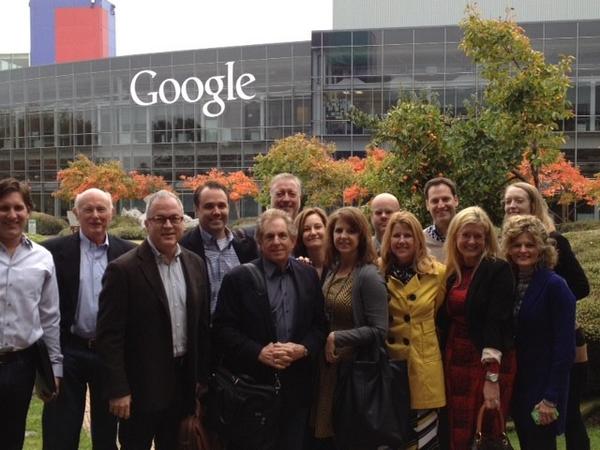 KC4As's tweet photo. http://t.co/zYjmeRbJ Modern Marketing by Google. #KC4As http://t.co/RB6uiYOE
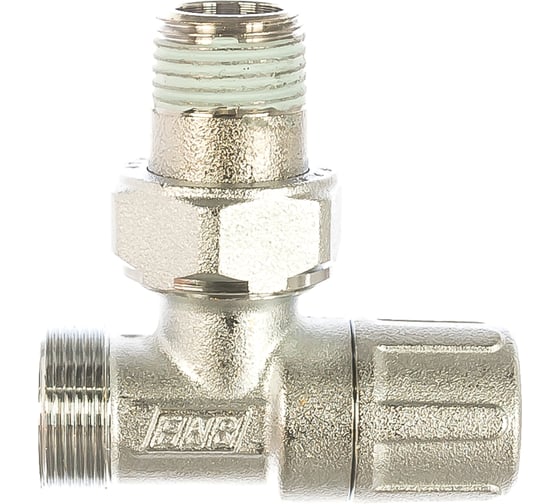 Угловой запорный вентиль FAR 1/2" М24х19 FV 1100 C12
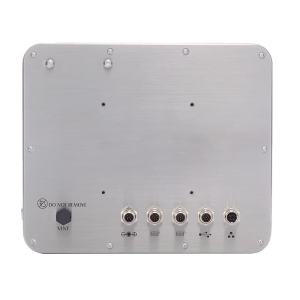 GOT810-316-C Panel PC 10.4" IP66/IP69K en inox, tactile capacitif avec Intel Celeron N3350 - 0 à 50°C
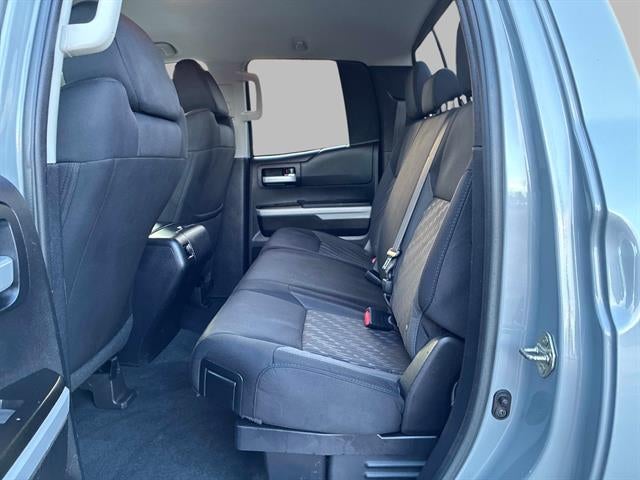 2018 Toyota Tundra 4WD SR5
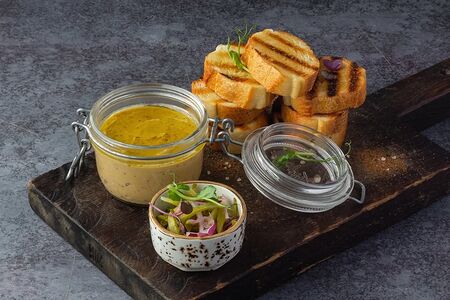 Риет из кролика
════════════════
#### Exercise instructions:
Return the listing above verbatim and exclude every picture.

#### Exercise solution:
 KC4As's tweet photo. http://t.co/zYjmeRbJ Modern Marketing by Google. #KC4As http://t.co/RB6uiYOE
 Угловой запорный вентиль FAR 1/2" М24х19 FV 1100 C12
 GOT810-316-C Panel PC 10.4" IP66/IP69K en inox, tactile capacitif avec Intel Celeron N3350 - 0 à 50°C
 2018 Toyota Tundra 4WD SR5
 Риет из кролика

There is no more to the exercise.